You can really tie yourself up in knots with this one. Trying to figure out if the Gators might use the bye-week to retool and restore competence to their offense, or how much to take from Georgia's three-game winning streak against SEC also-rans. How much more talent do the Gators have? Will it matter? The Gators' 3rd-down offense against UGA's 3rd-down D, resistable object or movable force?
Georgia -2.5 over Florida (8 units) (3:35 PM ET, CBS): Sticking with the UGA redemption meme here. I always try to avoid underestimating just how badly bad rules can fuck people, which is as good an explanation as any for what happened to Georgia early this season with the A.J. Green jersey thing.
Mississippi +7 over Auburn (3 units) (6:05 PM ET, ESPN): Just the obligatory Too Much Cam play. Look at Feldman, out of control (actually, sort of cute). Anyway, it's still pretty shocking that somebody hasn't made a Cam Newton highlight video set to this.
Michigan State -6.5 over Iowa (5 units) (3:35 PM ET, ABC/ESPN): It's easy to see why so many think this one has Bad Action written all over it, and I'm required to admit I've got it bad for the Sparty 2010 BCS bandwagon, but still. This is really the last hump for Sparty to clear to do critical damage to the BCS picture. They know they're big underdogs. How aren't they going to come in as ready as possible here? How won't that be good enough? How does Iowa get it up for this after last week's crushing loss? Isn't Northwestern perpetually underrated these days? Sparty's lucky, two fake kicks and all that, fine, but at some point luck adds up to turn into something else.
It should also be noted that it was right around Halloween the last time Sparty did anything halfway decent.
Relatedly, while I'm here to help, if you're still looking for a costume, it's all too easy to forget that the "fake parent head, fake baby body" thing is a crowd pleaser every time.

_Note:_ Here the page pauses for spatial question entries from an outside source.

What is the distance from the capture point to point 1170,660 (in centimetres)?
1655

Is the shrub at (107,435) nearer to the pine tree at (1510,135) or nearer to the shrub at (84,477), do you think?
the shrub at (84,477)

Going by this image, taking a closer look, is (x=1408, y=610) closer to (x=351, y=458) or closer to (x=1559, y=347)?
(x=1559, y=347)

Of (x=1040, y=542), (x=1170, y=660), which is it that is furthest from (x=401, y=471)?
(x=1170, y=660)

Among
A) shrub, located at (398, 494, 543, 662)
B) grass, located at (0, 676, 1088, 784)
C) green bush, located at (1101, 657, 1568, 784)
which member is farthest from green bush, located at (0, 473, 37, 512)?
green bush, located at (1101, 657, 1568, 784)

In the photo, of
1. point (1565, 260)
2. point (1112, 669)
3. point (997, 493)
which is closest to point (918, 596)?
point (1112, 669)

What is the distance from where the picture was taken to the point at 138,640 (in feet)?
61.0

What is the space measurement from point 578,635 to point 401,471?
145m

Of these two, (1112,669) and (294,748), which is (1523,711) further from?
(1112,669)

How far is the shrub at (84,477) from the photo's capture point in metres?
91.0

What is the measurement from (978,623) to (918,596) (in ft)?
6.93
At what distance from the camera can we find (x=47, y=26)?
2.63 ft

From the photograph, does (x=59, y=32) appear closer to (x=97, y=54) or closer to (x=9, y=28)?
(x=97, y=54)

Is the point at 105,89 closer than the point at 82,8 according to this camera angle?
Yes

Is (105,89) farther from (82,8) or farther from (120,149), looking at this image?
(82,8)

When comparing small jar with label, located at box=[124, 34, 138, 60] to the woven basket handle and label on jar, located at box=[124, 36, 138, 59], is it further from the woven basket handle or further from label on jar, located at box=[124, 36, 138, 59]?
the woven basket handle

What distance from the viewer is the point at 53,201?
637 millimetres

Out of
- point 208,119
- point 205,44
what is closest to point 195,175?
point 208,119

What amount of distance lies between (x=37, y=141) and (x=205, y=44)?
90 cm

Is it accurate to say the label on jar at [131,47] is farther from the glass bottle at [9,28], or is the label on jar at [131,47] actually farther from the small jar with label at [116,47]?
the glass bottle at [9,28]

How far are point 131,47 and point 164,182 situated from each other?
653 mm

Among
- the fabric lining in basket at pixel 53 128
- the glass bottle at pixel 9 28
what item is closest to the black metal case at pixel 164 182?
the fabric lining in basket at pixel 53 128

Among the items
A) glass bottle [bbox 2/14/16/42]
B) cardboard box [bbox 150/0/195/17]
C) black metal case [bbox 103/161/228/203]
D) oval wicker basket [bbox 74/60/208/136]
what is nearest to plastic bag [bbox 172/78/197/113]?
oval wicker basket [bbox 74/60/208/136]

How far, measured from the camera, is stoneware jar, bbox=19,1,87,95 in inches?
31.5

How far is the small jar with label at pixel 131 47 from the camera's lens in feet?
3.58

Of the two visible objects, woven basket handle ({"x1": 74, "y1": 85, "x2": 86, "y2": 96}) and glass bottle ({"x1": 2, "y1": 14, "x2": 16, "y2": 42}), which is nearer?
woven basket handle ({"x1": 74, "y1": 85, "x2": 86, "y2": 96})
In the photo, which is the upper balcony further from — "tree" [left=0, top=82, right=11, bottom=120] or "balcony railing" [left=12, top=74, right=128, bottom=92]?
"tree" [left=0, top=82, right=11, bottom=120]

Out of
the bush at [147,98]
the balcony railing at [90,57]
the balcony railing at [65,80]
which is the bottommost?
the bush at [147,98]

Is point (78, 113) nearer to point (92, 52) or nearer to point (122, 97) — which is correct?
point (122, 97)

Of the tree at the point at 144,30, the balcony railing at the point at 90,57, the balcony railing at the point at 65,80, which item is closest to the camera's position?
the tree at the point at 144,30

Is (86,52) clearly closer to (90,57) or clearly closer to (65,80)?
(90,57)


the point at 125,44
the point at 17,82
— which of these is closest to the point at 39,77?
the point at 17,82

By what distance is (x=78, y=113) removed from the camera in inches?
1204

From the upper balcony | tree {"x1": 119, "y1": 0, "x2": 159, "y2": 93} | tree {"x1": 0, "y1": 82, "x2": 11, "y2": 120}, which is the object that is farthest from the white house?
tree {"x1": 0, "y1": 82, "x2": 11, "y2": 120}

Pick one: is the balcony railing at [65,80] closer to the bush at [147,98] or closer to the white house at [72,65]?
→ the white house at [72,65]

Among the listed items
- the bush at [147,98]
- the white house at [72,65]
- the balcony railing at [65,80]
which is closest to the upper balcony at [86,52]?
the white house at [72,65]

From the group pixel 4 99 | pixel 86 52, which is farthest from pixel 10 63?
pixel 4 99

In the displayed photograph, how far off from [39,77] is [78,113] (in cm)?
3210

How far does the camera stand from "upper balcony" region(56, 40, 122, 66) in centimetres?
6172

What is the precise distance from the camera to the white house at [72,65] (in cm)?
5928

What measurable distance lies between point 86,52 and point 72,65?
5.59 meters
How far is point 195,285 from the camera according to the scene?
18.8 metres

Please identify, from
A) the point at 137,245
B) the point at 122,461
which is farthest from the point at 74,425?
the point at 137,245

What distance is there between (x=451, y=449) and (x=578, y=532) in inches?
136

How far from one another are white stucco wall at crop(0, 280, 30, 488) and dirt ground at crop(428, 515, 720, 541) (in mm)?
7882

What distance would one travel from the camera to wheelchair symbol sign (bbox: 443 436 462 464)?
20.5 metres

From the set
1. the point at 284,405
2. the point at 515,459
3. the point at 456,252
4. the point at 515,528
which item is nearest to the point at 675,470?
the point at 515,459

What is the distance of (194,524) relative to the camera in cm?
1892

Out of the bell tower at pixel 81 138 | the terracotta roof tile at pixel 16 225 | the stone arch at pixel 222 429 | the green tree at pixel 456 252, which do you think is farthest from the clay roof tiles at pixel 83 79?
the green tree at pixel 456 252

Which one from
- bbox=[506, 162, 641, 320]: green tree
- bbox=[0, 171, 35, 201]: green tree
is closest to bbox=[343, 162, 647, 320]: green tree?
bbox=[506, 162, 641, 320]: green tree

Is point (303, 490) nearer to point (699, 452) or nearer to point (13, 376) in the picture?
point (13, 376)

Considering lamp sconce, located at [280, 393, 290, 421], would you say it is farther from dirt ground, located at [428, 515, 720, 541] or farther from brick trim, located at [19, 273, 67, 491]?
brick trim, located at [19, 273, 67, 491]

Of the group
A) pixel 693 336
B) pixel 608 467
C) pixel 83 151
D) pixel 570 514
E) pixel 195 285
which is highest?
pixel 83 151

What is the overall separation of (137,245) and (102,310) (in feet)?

Like with the baby clinging around a mother's neck, with the costume-wearer's head as the baby's head attached to a dummy baby body in the back, rigged around a fake plastic mother's head and neck that's set on some fake shoulders placed in front and just off to the side of the costume-wearer's head. This is generally made to work by employment of enormous fake breasts and a long flowing dress, but big football shoulder pads would work too, which means that Little Tress hanging around Pryor's neck is in play here, Little Nicky on Ingram or Jones, etc. (remember, it only really has to look good from the front).
All too easy to forget -- and this has been a major source of stress -- because information on working up this kind of gear isn't at all readily available anywhere on the internet (not even pictures -- this is the closest I can find, which sort of gives you an idea). Someone here has to know what I'm talking about.
That's all for this week. Hope everyone enjoys. Your feedback is necessary in the comments as always (and more than ever on the costume thing).
I'm 17-19-4 (-8 units) picking this season against the spread so far here and 20-20-4 (-6 units) counting the additional picks published at Cleveland Frowns. (One unit is one percent of your bankroll for the season).